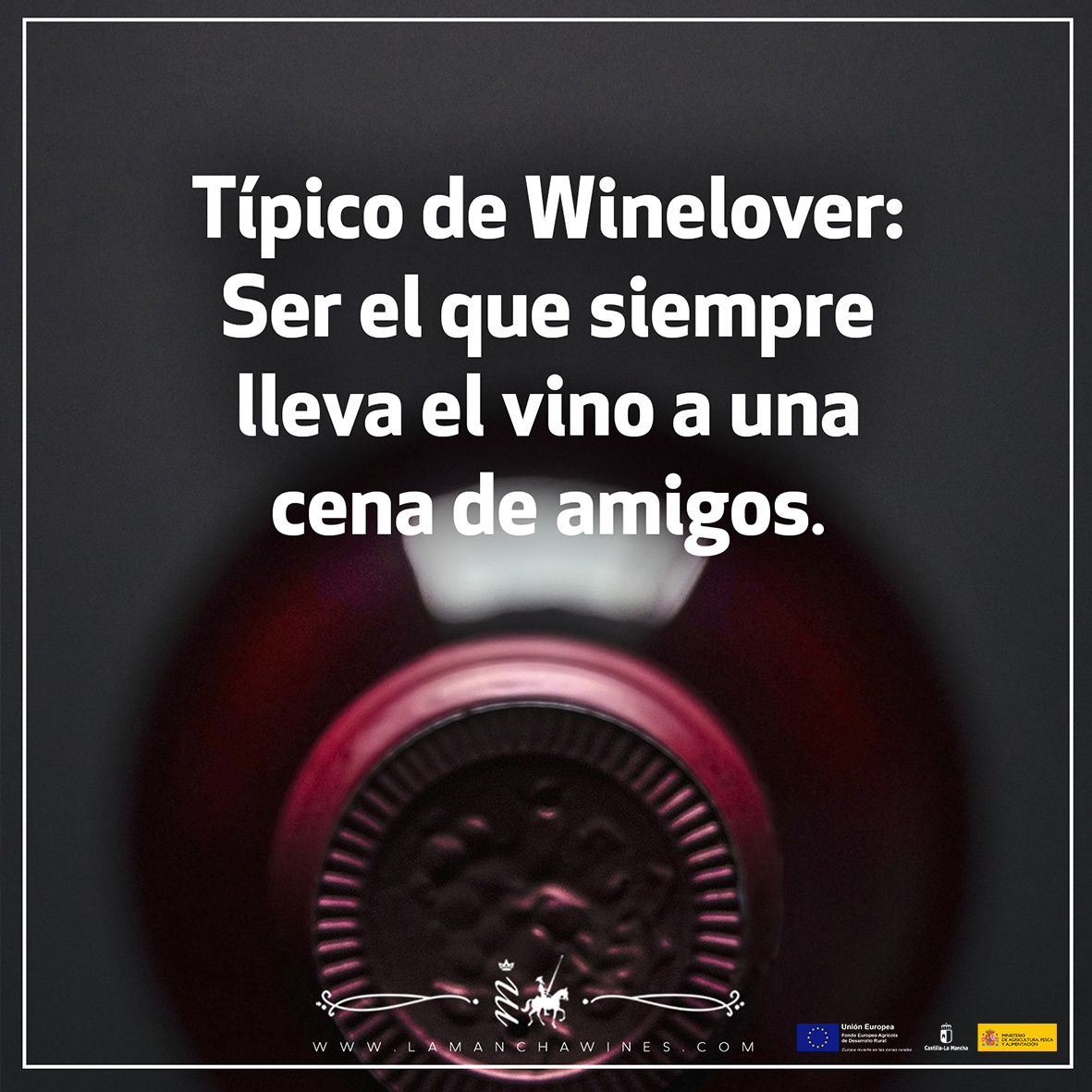 Tipico-de-Winelover-llevar-el-vino-a-la-cena-de-amigos
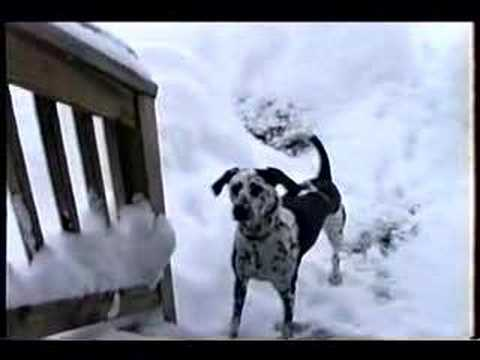 Adorable Photos Of Dogs Loving Snow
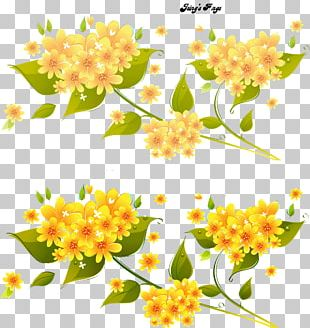 Flower Floral Design PNG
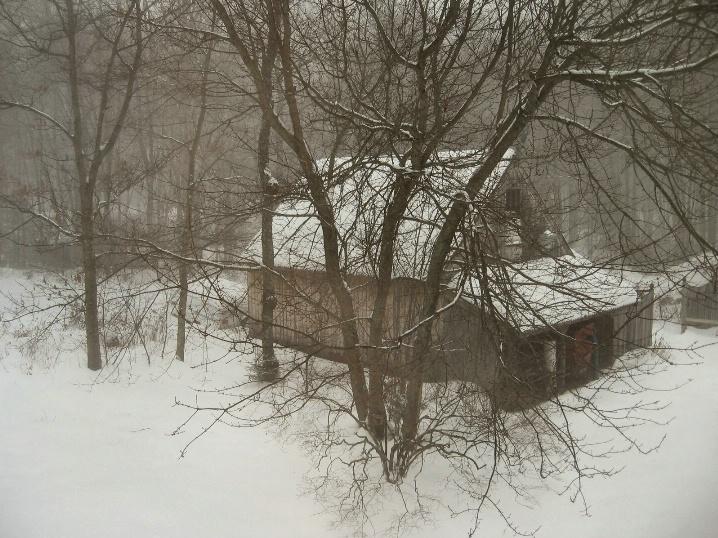 January Barn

====

■ Problem requirements ■
Only the lines from the line with "Adorable Photos Of Dogs Loving Snow" through the final line of the material belong in the answer, copied exactly and without pictures.

■ Output ■
 Adorable Photos Of Dogs Loving Snow
 Flower Floral Design PNG
 January Barn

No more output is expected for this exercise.